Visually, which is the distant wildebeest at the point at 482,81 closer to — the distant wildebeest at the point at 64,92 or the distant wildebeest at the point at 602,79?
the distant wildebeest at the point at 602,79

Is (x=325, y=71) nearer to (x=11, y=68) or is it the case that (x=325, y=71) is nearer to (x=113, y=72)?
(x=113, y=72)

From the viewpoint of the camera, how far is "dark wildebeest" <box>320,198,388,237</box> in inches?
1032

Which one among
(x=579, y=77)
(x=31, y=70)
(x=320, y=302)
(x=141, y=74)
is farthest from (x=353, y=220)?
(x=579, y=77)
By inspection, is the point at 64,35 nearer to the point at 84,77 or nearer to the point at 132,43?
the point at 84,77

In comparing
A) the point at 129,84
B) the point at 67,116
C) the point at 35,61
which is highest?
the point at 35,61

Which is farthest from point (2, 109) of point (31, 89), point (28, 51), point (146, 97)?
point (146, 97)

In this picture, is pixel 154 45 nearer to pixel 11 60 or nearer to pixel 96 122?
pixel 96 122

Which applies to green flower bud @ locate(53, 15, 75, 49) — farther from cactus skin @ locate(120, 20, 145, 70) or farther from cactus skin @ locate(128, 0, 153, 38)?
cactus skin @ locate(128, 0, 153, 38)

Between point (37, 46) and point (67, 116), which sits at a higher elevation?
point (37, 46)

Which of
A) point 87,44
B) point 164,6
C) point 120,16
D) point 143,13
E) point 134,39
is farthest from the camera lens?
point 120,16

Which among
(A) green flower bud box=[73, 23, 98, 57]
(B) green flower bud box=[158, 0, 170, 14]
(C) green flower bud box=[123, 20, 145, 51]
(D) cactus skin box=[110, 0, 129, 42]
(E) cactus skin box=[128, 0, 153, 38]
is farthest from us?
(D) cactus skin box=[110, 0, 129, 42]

---

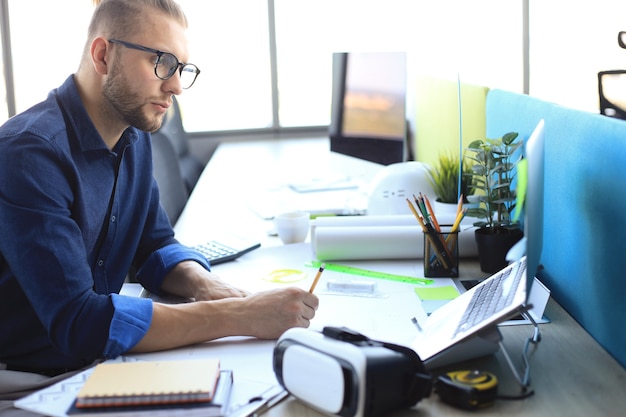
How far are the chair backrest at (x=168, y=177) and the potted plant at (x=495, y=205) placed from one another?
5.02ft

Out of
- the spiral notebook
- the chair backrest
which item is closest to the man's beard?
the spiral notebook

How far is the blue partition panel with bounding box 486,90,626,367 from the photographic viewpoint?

==

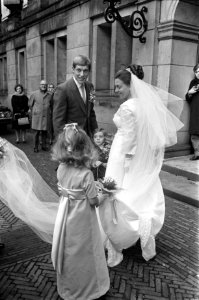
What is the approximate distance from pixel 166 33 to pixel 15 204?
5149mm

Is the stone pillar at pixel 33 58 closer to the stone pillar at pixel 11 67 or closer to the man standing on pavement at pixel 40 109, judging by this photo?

> WHAT TO WORK ON:
How many rows above contain the word "this"? Reply with the number alone.

> PROBLEM SOLUTION:
2